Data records
------------------------------------------------------------
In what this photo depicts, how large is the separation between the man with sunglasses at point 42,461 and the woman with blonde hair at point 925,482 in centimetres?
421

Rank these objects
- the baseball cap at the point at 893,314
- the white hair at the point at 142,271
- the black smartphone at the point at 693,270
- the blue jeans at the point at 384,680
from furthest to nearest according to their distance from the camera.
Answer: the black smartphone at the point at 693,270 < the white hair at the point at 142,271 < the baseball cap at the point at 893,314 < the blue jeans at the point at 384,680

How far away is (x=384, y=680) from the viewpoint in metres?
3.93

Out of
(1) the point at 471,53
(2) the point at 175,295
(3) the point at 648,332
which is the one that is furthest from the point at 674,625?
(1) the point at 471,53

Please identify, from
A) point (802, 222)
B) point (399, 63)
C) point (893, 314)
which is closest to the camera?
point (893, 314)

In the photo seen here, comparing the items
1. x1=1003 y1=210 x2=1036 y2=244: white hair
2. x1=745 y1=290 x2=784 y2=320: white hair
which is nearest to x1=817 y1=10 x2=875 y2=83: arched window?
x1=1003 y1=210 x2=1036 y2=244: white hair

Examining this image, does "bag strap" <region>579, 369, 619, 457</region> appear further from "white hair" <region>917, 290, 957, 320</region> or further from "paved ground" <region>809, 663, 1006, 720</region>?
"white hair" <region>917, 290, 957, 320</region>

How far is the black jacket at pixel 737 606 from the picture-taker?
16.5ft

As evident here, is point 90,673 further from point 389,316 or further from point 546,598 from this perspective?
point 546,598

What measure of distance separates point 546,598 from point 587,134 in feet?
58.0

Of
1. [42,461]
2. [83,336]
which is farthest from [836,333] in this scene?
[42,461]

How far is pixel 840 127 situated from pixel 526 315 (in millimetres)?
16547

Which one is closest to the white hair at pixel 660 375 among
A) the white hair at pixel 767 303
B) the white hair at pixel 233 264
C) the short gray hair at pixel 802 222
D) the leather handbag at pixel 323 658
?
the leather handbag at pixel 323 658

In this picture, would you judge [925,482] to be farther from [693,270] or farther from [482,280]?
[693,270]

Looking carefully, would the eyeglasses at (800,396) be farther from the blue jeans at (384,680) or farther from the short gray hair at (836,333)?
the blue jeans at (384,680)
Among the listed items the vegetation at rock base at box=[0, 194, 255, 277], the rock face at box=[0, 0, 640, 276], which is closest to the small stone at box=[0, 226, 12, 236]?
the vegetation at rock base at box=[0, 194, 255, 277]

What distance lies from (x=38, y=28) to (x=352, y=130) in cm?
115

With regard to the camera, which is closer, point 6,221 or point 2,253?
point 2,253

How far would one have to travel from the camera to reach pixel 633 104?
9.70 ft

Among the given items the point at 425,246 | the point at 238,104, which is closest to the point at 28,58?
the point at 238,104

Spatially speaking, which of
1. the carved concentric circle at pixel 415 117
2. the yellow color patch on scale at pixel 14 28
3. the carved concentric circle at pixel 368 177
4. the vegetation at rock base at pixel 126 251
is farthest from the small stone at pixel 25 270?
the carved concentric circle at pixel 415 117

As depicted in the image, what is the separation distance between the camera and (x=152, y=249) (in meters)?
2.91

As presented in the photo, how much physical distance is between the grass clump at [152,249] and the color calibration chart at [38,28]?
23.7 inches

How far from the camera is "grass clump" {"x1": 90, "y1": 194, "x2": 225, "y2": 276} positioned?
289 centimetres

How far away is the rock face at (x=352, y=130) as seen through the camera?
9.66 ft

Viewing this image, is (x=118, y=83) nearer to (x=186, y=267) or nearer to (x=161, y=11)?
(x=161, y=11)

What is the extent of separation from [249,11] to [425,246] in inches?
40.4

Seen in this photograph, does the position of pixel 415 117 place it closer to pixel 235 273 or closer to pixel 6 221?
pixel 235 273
------------------------------------------------------------
◆ **What is being asked**
Rescale the stretch from the line containing "Seen in this" through the end of the records, copying every line in full. Multiply only the coordinates in the answers by 1.7 and round each to a whole number, with halves rounded up.

◆ **Solution for this task**
Seen in this photograph, does the position of pixel 415 117 place it closer to pixel 235 273 or closer to pixel 6 221?
pixel 400 464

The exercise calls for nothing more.